Climate change poses a sweeping threat to New Hampshire’s winter sports and tourism industries, with shorter and warmer winters, muddier springs and “flash droughts” foreshadowing skiing conditions similar to those at resorts in the South, scientists say.

“We’re losing the cold,” said Elizabeth Burakowski, a University of New Hampshire researcher, during a virtual panel discussion on climate change impact this week.

Burakowski said decreases in the numbers of below-freezing days and extreme-cold days pose problems for ski areas trying to make and keep snow.

As a region, “we’re warming faster than other parts of the U.S.,” Burakowski said, with several models predicting that New Hampshire’s climate could end up resembling Virginia’s.

Although Virginia has some skiing, she said, “It’s not as awesome as we have in New Hampshire.”

Sarah J. Nelson, director of research at the Appalachian Mountain Club, said her organization not only wants the public to accept the science behind climate change, but to contribute to the growing body of data being assembled by citizen scientists.

A telephone app called iNaturalist enables users to document what plants and animals they are seeing, which help scientists tracking weather trends. A sub-app calls users’ attention to species in the alpine zone of the White Mountains.

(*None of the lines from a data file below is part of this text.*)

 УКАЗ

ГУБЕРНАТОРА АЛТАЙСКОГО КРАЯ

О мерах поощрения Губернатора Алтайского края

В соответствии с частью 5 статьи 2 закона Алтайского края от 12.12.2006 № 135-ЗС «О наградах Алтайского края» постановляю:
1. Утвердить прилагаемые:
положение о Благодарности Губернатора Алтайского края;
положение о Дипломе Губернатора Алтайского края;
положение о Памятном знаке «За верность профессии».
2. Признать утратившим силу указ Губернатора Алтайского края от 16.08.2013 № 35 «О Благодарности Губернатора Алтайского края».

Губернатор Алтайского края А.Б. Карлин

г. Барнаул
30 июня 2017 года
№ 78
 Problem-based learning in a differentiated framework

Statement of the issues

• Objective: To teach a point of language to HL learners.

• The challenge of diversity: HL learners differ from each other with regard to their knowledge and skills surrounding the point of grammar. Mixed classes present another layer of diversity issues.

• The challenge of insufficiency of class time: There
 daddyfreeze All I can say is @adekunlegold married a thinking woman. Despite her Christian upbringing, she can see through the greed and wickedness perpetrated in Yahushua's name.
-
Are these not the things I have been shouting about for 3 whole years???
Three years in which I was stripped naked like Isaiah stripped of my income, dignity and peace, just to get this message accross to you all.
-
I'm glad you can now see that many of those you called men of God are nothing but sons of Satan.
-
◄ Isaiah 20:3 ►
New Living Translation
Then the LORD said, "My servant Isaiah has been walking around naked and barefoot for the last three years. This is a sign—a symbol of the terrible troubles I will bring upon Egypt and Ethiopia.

Muddy boots are a clear indicator of changing winters and earlier springs, Nelson said. A 100-year study she and Burakowski worked on found the number of mud days –- those with no snow on the ground and temperatures above freezing –- increased across the region by up to three weeks over that period.

In New Hampshire, mud days and the conditions that cause them also impact maple-sugaring and forest-harvesting, Nelson said.

Jessyca Keeler, president of Ski New Hampshire, said ski areas are doing their part to respond to climate change –- switching to LED lighting, installing electric vehicle chargers, using bio-degradable cups and food containers, adopting no-idling policies for vehicles and going paperless. They realize there’s a limit to using snow-making to compensate for warming weather patterns, Keeler said.

”We do know that at some point there is a temperature and a humidity level at which we can’t make snow,” she said.

But the biggest contributor to the ski areas’ carbon footprint, Keeler said, is transportation.

“ Everyone’s driving their own cars and most of them are gas vehicles and New Hampshire doesn’t have a good policy yet of implementing EV infrastructure,” Keeler said. “In a map of the Northeast, New Hampshire is the big doughnut hole.”